What is sadly lacking in modern American society, Dreher observes, is allegiance to a set of principles (especially Christian principles) that transcend the ubiquitous desire to be happy. He relates the story of a Hungarian woman who, after thirty years of Western consumerism, is now inundated with the same secular advice from associates that has become common in American culture. They urge her to divorce her husband, put her child in daycare, and get a job that will make her happy. The woman, however, doesn't want to dismiss her maternal duties or end her marriage. Rather, "she worries that her friends don't grasp that suffering is a normal part of life — even part of a good life, in that suffering teaches us how to be patient, kind, and loving." The lady doesn't want to "escape her problems," but rather "wants them to help her live through them."One of the things that impressed Dreher in his conversations with the numerous anti-communist heroes was the soul-satisfying lives they achieved via faith, family, and moral integrity even in the midst of suffering. On the other hand, he despairs of a society where individuals have become increasingly isolated and reduced to Brave New World addicts hooked on feelings of well-being provided by the Conditioners in charge. Thus, his question directed to Christians is whether they are truly disciples of Christ (i.e., followers) or merely admirers — whether they are willing to suffer for their faith or whether their primary allegiance is to the gospel of wealth, comfort, and success ("Moralistic Therapeutic Deism") that's proclaimed in numerous churches.
Dreher's dissident models did not seek martyrdom, but they were unwilling to propagate and live out official lies. "Let their rule hold not through me!" By drawing strength from their families, meeting in small groups, and secretly printing and distributing forbidden literature, they were strengthened to avoid the fate of an inward-only dissenter who "eventually becomes the character he [constantly] plays." A motto employed by some of these intimate groups (one that Dreher also adopts throughout his book) is the triple-injunction to "See, Judge, Act."

______

EXERCISE SET:
1) In the passage about Dreher's book, list everything the Hungarian woman's associates urge her to do.
2) According to the passage about Dreher's book, what motto used by some of the dissident groups does Dreher also adopt throughout his book?
3) Write the next part of the passage about Dreher's book on the anti-communist dissidents, following on from its final sentence.
The data that come next have nothing to do with the text.

INFORMATION SHOWN:
______

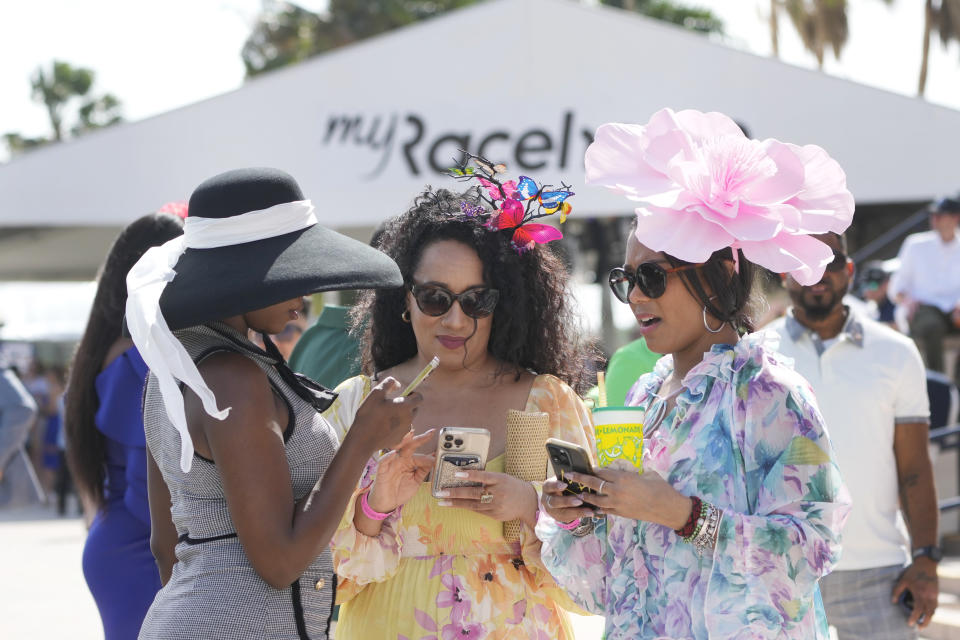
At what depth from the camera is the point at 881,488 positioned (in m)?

______

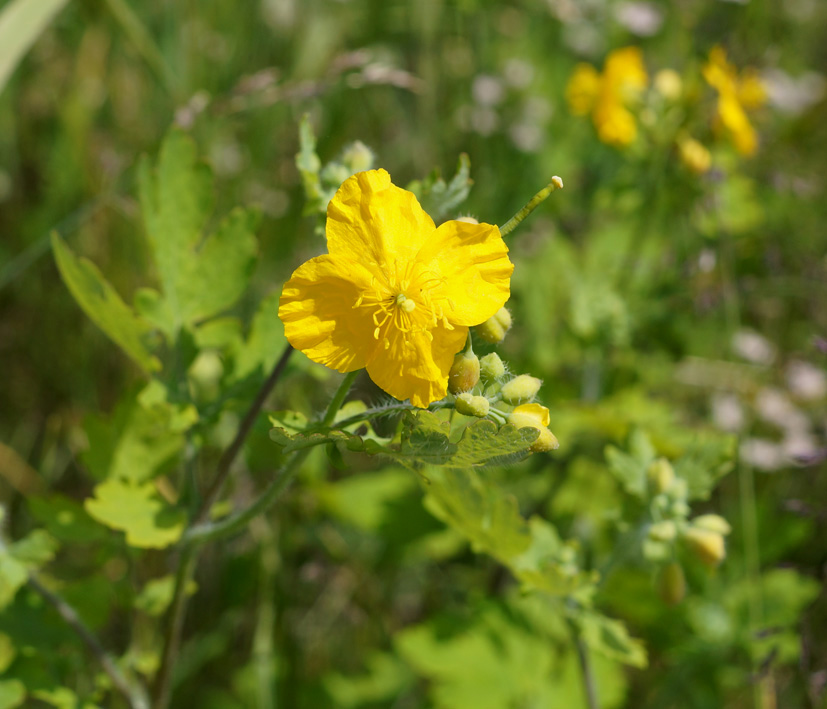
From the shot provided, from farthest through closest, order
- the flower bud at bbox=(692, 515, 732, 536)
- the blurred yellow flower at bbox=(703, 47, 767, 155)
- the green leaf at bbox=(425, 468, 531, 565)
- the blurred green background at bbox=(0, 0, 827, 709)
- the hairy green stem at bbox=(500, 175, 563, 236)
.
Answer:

______

TASK-BY-TASK OUTPUTS:
1)
- Divorce her husband
- Put her child in daycare
- Get a job that will make her happy

2) The triple injunction "See, Judge, Act."

3)
Unfortunately, a grave failure on Dreher's part to "See" and "Judge" correctly is contained in his repetition of an endlessly repeated leftist lie about "the US federal government's [i.e. the Trump administration's] failure to respond effectively to the Covid-19 pandemic." Later, Dreher says, "Politics are so divided by rigid ideologies that it is difficult for the US federal government to get anything done" — a naïve late-September observation I trust the author wouldn't repeat following the torrent of perverse executive actions the Biden administration has issued in just five months!
Fortunately, such errors in judgment are few in this work that provides poignant examples of moral (e.g., Vaclav Havel) and spiritual courage in the face of overwhelming state brutality and that identifies numerous fissures in American society (broken families, loss of historical memory, corrupt centers of power) that have prepared the ground for the utopianism that serves as the deceptive lure for a freedom-denying totalitarian culture. Accordingly, Dreher challenges Americans to see the clear signs of totalitarianism in their midst and to act positively to oppose its spread. In particular, he calls on Christians to resist living by lies by embracing true discipleship, a commitment that requires a willingness to suffer for one's faith.